Atlantas Group Inc. and hits owner and president Edmund Hysni have reached a $7.2M settlement with the U.S. Commodity Futures Trading Commission. The money is restitution and civil penalty to settle charges of solicitation fraud and the purported making by Hysni of material false statements to the National Futures Association.
According to the CFTC order, between ’06 and ’12 Atlantas and Hysni falsely represented to customers that they would be giving back about 300% of customers’ initial investments, their investment strategy was conservative and safe, and their performance history was a successful one. The charges against the firm and Hysni are related to options on futures contracts trading that took place on the Commodity Exchange and the Chicago Board of Trade.
The regulator said that contrary to the misrepresentations, Hysni and Atlantas invested clients’ funds in an out-of-the-money option spread that caused customers to suffer financial losses.
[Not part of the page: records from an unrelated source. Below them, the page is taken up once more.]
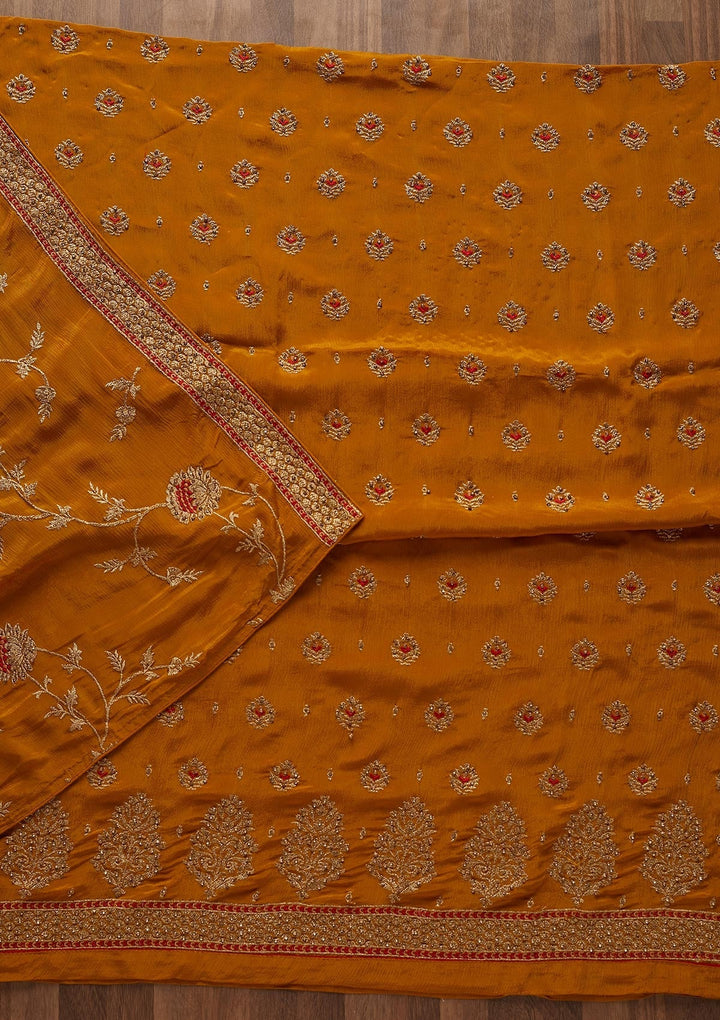 Mustard Stonework Georgette Designer Unstitched Salwar Suit - Koskii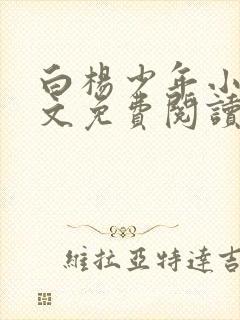 白杨少年小说全文免费阅读无弹窗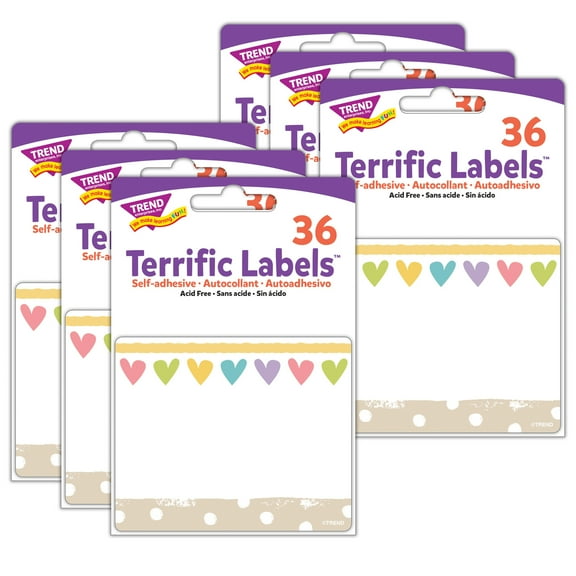 TREND Take Heart Terrific Labels, 36 Per Pack, 6 Packs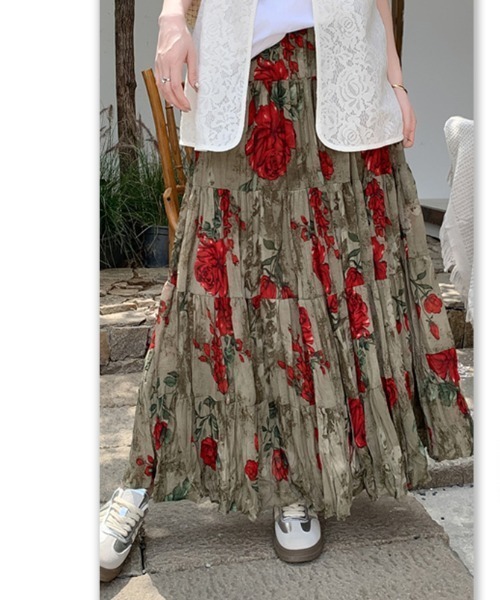 witch(ウイッチ)の「花柄シワ加工ロングスカート(スカート・レディース・レッド・FREE)」の15枚目の写真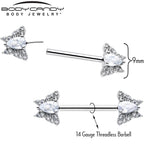 14G 9/16 Style Butterfly Threadless Nipple Ring Set
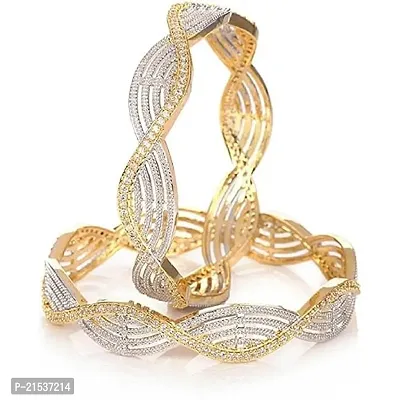 JSD Gold PlatedFancy Bangle Set for Girl  Women American Diamond Latest Collection-thumb0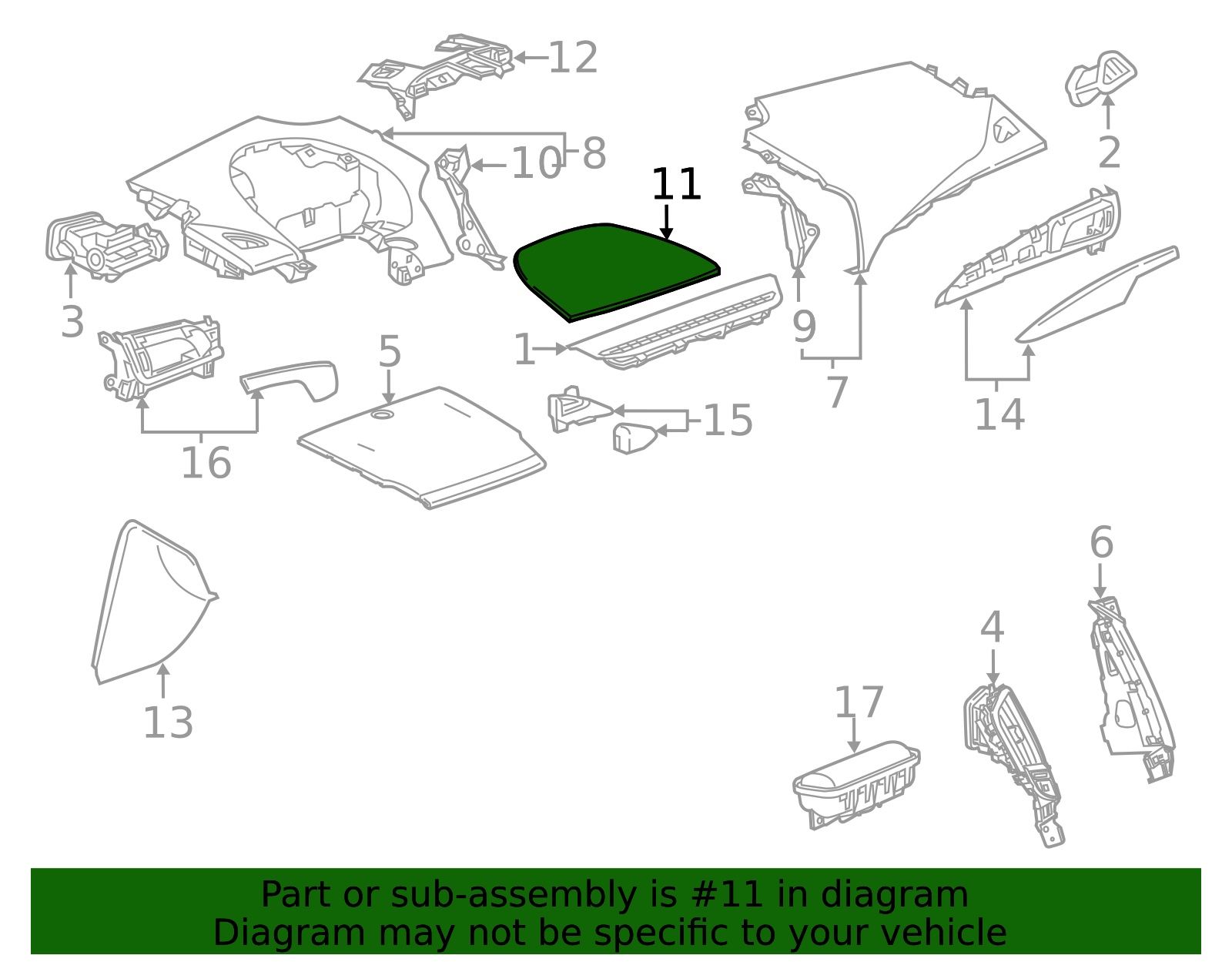 2013-2019 Cadillac ATS Jet Black Instrument Panel Cluster Hood 23234823 ...
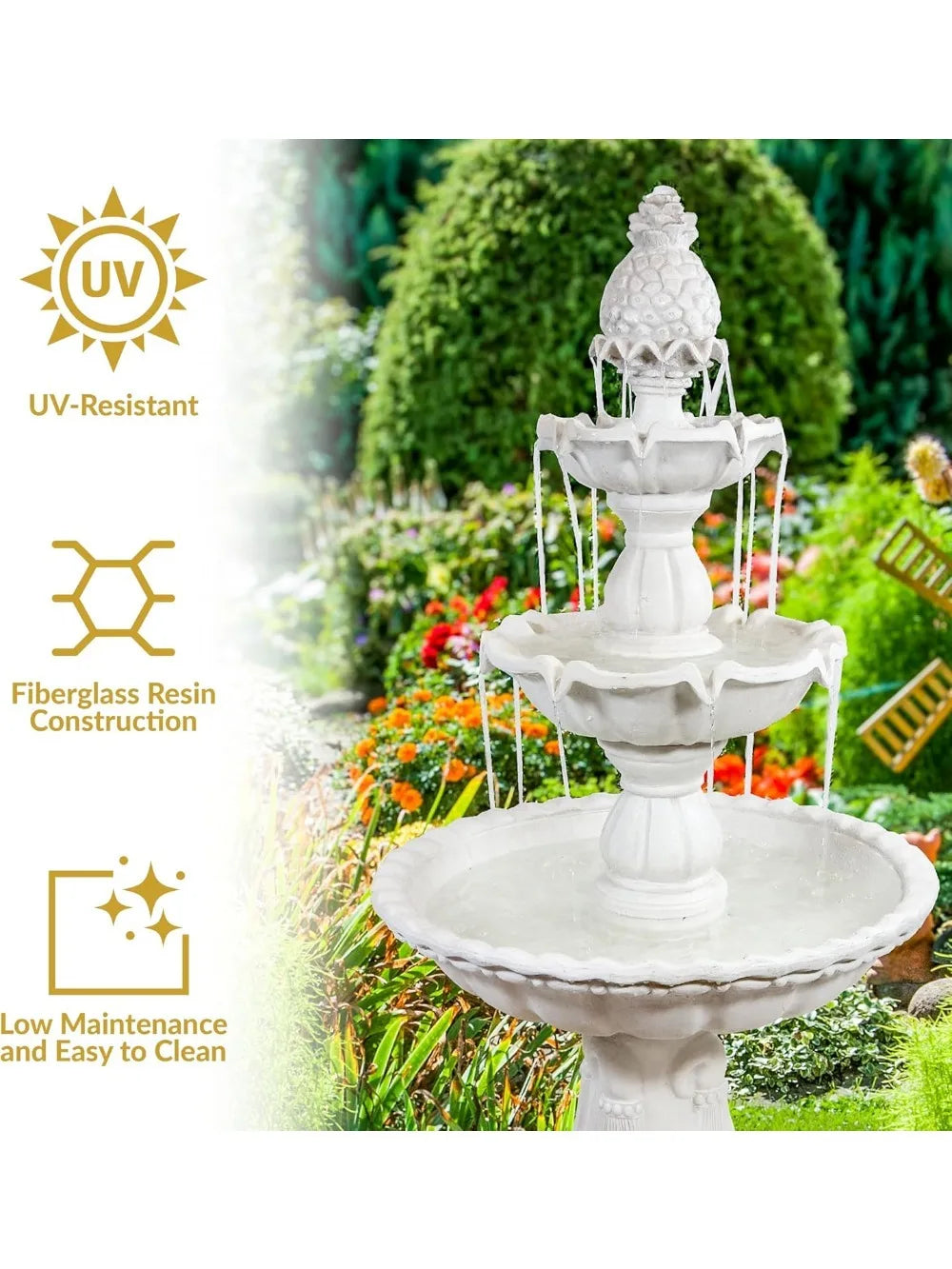 Welcome 3-Tier Water Fountain For Garden Outdoor Pineapple Topper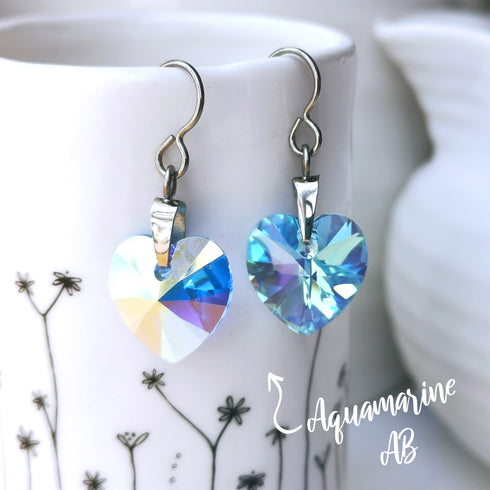 Aquamarine Crystal Titanium Drop Earrings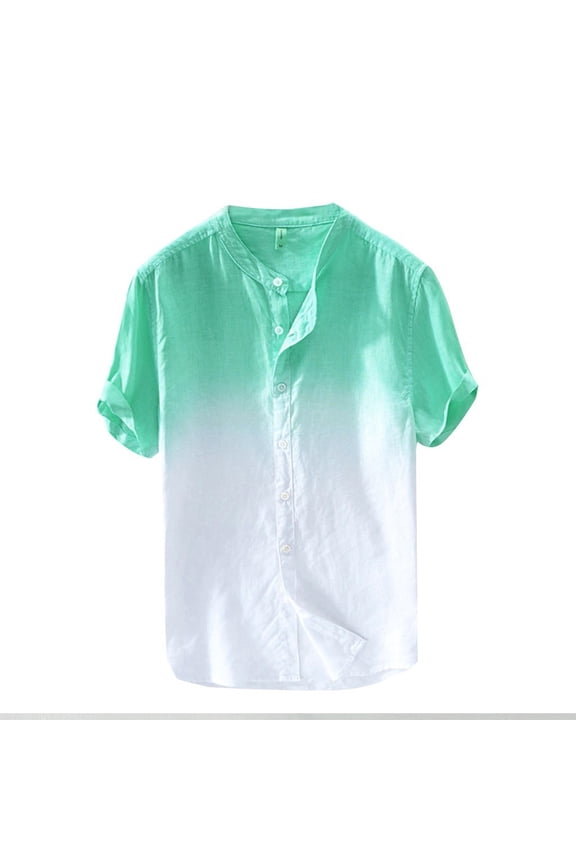 Long Sleeve Shirts for Men Summer Cool and Thin Breathable Collar Hanging Dyed Gradient Cotton Shirt Womens Tops Green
Also, Atlantas is accused of collecting about 90% of clients’ losses in commissions while misrepresenting the impact of the commissions. The commissions, said the SEC, affected customer losses and profits, the trading strategy used, and how much Atlantas charged customers.
Hysni is accused of making the false statements to the NFA during its probe into the fraud allegations. The CFTC said Hysni was liable for the alleged violations committed by Atlantas as its President and owner. The regulator said Atlantas was liable for Hysni’s violations because he acted for the firm.
Jointly and severally, Hysni and Atlantas will pay $5M of restitution and $2.2M of a civil monetary penalty. They are permanently barred from trading on any entities that are registered. They also are no longer allowed to take part in commodity-related activities.